I don't know if this has ever been done before but it looks good to me...

1. Go grocery shopping and when they ask "paper or plastic" say paper :lol: . 
2. Take your groceries home and once you've put your stuff away cut the bags into one big sheet for each bag. Cut as many as you think you'll need according to tank size.
3. Crumple each big sheet into a ball nice and tight.
4. Un-crumple the sheets and flatten them out.
5. Cut a piece of masonite or similar board into the proper size for your tank. 
6. Tape the wrinkled pieces of grocery bag to the masonite. I used packing tape.

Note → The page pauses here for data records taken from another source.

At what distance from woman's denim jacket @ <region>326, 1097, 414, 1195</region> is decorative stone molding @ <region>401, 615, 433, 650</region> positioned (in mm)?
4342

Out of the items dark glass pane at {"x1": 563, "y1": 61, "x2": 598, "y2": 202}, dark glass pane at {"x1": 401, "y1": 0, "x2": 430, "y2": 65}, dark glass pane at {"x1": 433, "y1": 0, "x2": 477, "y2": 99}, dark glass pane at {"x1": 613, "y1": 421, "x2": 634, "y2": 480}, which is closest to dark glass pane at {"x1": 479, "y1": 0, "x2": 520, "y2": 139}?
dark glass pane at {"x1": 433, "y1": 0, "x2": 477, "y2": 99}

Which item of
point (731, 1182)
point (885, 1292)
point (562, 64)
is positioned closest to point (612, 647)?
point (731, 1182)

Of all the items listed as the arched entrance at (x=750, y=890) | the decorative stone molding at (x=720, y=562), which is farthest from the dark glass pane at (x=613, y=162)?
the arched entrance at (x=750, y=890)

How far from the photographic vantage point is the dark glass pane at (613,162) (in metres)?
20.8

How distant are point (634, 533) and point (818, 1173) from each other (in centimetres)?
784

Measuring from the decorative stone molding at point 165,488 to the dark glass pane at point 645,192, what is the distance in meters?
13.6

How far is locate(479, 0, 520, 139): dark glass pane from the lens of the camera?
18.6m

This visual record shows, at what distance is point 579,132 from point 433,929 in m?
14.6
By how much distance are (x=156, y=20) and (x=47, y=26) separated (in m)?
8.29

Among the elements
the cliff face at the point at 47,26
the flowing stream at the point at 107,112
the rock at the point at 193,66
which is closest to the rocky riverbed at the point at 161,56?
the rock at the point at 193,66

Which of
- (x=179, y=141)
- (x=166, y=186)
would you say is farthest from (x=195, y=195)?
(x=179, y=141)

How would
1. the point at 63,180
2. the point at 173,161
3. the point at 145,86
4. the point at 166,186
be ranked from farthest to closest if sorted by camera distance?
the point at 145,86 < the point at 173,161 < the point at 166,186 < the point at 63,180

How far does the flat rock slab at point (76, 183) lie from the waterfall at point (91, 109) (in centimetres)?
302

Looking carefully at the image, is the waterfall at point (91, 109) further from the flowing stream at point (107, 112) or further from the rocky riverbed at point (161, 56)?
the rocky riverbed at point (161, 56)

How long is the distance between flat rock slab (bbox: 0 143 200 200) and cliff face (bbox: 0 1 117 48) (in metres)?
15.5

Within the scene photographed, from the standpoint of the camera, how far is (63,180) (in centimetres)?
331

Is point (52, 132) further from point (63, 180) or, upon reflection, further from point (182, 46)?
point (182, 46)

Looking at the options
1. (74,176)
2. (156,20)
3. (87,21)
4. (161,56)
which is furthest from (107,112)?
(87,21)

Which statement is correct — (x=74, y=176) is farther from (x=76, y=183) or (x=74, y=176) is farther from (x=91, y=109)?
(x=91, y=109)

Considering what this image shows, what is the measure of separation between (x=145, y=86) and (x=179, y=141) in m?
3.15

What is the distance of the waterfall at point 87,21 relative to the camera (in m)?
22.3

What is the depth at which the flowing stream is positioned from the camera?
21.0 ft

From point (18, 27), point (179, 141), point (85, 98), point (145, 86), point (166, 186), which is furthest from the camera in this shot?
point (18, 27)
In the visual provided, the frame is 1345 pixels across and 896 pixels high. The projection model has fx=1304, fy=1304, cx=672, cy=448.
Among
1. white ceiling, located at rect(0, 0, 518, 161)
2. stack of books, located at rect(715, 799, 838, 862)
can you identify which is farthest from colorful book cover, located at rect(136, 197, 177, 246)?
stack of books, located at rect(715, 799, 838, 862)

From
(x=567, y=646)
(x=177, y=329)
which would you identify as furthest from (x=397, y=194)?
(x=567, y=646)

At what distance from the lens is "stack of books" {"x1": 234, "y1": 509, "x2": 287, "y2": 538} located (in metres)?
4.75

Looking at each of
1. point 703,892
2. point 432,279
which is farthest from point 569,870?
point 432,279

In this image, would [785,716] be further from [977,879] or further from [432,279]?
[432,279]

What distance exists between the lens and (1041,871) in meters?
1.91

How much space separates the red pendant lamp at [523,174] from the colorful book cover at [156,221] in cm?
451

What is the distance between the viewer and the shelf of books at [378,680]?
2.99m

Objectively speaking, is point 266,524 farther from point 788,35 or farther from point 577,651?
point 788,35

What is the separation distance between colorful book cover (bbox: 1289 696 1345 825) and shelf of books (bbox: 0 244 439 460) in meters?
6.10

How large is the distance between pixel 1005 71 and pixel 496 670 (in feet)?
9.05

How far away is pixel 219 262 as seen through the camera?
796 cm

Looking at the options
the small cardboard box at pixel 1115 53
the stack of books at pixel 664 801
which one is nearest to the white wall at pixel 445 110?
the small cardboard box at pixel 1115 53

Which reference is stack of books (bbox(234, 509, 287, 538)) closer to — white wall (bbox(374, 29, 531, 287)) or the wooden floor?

If the seams are lifted you can use some school glue sticks to hold the seams down.
7. Select your paint color and apply the paint. I used a layer of flat black then covered it with a layer of textured paint to make it look more like rock.
8. Tape the background to the back of the tank. I again used packing tape. I cut the masonite a half inch shorter than the width of the tank so I would have something to tape to on the sides.
Done! :thumb:


----------



## JimA (Nov 7, 2009)

I think the background idea came out good, that being said, I think the rest of the tank looks out of place with the background. Too stacked too organized, just my thoughts, it's your tank!!


----------



## PreposterousFish (Jan 8, 2013)

Wow. That beats the pants off those tacky stick on backgrounds!


----------



## 6Gears1Speed (Mar 18, 2013)

It depends on the goal I guess. I don't care at all about recreating the natural appearance of lake Malawi. I care about providing the fish with lots of nooks and cranny's to hang in. I filled it with water tonight and put my first fish in. He's going all over the tank in and out of tunnels and having a **** of a time, if fish can actually have a good time :lol: . I can't wait to put them all in there and see how they behave. Tomorrow things will be nice and clear and once the fish are in there I'm going to do a video of the tunnel system. I had a donor tank set up to start this one so the cycle should get going pretty quick.


----------



## notho2000 (Dec 8, 2012)

Very creative and simple.


----------



## 6Gears1Speed (Mar 18, 2013)

OK there are three in there now :lol: . I'm impatient by nature...


----------



## badspellar (Oct 14, 2009)

pretty dang good for paper and paint


----------



## drexel187 (Dec 22, 2010)

Love it, may give it a try! Cheers


----------



## ratbones86 (Jun 29, 2012)

It don't look to bad but i'm not a fan of the fact you still get a reflection of the back glass. Only downside I can see. Looks good though.


----------